Un tempo si riteneva che fosse un concetto vago e alquanto aleatorio. Si è giunti in seguito anche all’estremo opposto, proponendo vere e proprie formule matematiche, caratterizzate dalle variabili più diverse.

L’optimum è certamente nel mezzo.

Assodato che tanti sono i fattori che determinano la produttività aziendale, occorre poi anche definirli. E – contemporaneamente – renderne automatizzato il calcolo e la verifica.

E’ innegabile che l’aumento della produttività aziendale rappresenti un vantaggio sia per la proprietà che per i dipendenti.

Vediamo allora quali sono gli elementi che rientrano nella valutazione e nel calcolo della produttività aziendale.

In primis, la tipologia di azienda. Ossia il segmento nel quale si è attivi. Vi sono mercati più recessivi e mercati più produttivi. Questo varia in funzione del periodo dell’anno (stagionalità) o anche del momento storico.

Ci sono poi le competenze di chi lavora nell’azienda. Ci sono realtà piene di talenti e realtà più povere. Aziende ricche di “operativi” e organizzazioni dotate di elementi creativi. Le competenze non sono un elemento statico ed immutabile. Grazie al principio della “formazione continua”, le aziende si impegnano a sviluppare le skill dei dipendenti, che sono un vero e proprio patrimonio. E’ determinante che i dipendenti crescano insieme all’azienda, restituendo così – ingigantiti – gli investimenti fatti per il loro sviluppo professionale.

Un altro elemento è rappresentato dal numero ottimale dei dipendenti dell’azienda. Che non coincide ovviamente con quello reale. In epoche nelle quali trionfano la contrazione dei margini e credit crunch, è imperativo per le aziende raggiungere un livello coerente e funzionale della propria forza lavoro. Nel caso di organizzazioni sottodimensionate, la produttività ne risentirà immediatamente. Nel caso di aziende sovradimensionate, sarà il conto economico a generare disordine e problematiche.

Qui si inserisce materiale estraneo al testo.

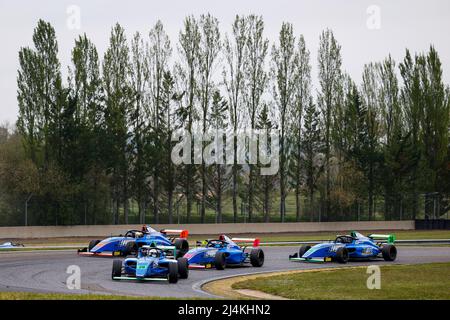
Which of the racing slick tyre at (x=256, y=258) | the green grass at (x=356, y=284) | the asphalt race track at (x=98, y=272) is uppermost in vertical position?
the racing slick tyre at (x=256, y=258)

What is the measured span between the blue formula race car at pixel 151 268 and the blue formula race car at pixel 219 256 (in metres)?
3.94

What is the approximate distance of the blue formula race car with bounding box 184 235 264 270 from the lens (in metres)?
30.2

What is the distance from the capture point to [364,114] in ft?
260

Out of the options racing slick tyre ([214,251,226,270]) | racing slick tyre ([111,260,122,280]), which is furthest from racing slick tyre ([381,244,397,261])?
racing slick tyre ([111,260,122,280])

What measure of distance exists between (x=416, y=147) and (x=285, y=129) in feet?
52.1

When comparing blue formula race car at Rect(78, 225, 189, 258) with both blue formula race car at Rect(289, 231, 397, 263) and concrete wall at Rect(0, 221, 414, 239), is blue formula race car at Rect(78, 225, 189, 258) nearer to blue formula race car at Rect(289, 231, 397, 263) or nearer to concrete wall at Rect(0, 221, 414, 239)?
blue formula race car at Rect(289, 231, 397, 263)

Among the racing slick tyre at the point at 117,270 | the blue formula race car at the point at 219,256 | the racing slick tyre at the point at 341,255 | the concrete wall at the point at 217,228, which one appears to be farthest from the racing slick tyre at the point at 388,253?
the concrete wall at the point at 217,228

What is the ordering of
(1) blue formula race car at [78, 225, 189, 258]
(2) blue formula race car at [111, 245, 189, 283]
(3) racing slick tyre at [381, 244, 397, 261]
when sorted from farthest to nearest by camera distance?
(1) blue formula race car at [78, 225, 189, 258] < (3) racing slick tyre at [381, 244, 397, 261] < (2) blue formula race car at [111, 245, 189, 283]

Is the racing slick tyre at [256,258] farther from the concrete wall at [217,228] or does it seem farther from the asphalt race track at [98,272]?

Viene poi il benessere della forza lavoro. Altro elemento determinante. La produttività si gioca moltissimo sul campo dell’ottimizzazione delle risorse umane. In primis, occorre destinare le persone al ruolo per il quale sono tagliate meglio. Operativi fuori ruolo sono un costo troppo alto per l’azienda. Bisogna analizzare bene le potenzialità dei dipendenti, e farli rendere al meglio per le loro caratteristiche. Giocare sulla leva della motivazione, per incrementare l’entusiasmo e la produttività dei singoli elementi. Tutto il moderno sistema HR preme affinchè vi sia un coerente funzionamento del Work Life Balance. Flessibilità, pause, benefit, vacanze, premi…sono tutti elementi funzionali a questo obiettivo.

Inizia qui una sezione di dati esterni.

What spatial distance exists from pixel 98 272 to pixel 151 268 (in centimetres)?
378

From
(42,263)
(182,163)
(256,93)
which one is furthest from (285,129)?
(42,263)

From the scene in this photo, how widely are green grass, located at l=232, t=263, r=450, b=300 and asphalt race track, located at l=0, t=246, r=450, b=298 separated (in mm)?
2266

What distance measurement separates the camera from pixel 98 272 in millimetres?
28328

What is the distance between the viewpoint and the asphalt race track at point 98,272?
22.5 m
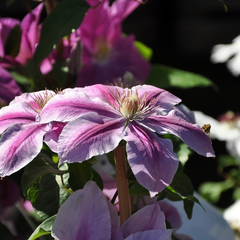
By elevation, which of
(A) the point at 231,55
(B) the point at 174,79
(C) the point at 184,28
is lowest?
(C) the point at 184,28

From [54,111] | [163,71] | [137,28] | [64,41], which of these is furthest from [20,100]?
[137,28]

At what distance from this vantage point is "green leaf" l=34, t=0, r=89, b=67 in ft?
1.18

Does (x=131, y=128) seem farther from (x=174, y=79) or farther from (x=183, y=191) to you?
(x=174, y=79)

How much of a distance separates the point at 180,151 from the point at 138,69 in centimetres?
20

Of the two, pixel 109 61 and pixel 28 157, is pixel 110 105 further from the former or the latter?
pixel 109 61

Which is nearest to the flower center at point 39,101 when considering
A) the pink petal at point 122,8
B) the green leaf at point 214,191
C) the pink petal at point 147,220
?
the pink petal at point 147,220

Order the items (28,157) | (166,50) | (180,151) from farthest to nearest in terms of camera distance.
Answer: (166,50), (180,151), (28,157)

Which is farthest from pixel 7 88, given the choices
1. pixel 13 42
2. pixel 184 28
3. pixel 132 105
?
pixel 184 28

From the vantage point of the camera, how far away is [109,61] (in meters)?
0.52

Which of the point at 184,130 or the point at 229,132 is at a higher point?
the point at 184,130

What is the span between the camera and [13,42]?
0.42 m

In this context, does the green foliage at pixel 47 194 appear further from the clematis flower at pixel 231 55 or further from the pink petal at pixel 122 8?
the clematis flower at pixel 231 55

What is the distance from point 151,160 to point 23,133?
3.3 inches

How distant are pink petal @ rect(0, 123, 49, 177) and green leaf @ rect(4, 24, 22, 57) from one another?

Vediamo poi l’elemento geografico: occorre tenere conto dell’ambiente fisico nel quale l’azienda opera. Anche qui le variabili che si aprono a ventaglio sono moltissime. Vi sono regioni in stato di sviluppo, altre meno attive. Regioni dotate di logistica impeccabile (qualora l’azienda abbia bisogno di distribuire i propri prodotti) ed altre poco praticabili. Vi sono regioni in cui il sistema fiscale è più accondiscendente rispetto al business e altre meno. Vi sono aree in cui è più facile fare sistema, e in cui esistono già incubatori o network affermati in grado di dare boost all’azienda.

Non solo quantità: anche la qualità è un parametro importante per calcolare la produttività aziendale. Non solo cosa si fa, ma come. La quarta rivoluzione industriale tratteggia i contorni di un modo diverso di lavorare. In cui la tecnologia è un atout per ottimizzare processi e strategie.

Occorre poi considerare gli aspetti organizzativi: il workflow di un’azienda può essere migliorato, attraverso l’analisi delle risorse umane e dei processi interni ad essa.

Ultimo elemento è il fattore “X”, l’imponderabile, la variabile impazzita che può influenzare nel bene o nel male la produttività complessiva di un’azienda.

Tutti questi elementi dipingono un quadro complesso, certamente non gestibile in modo analogico. Occorre digitalizzare questo genere di attività di controllo e valutazione, per spingere in alto il famoso grafo della produttività.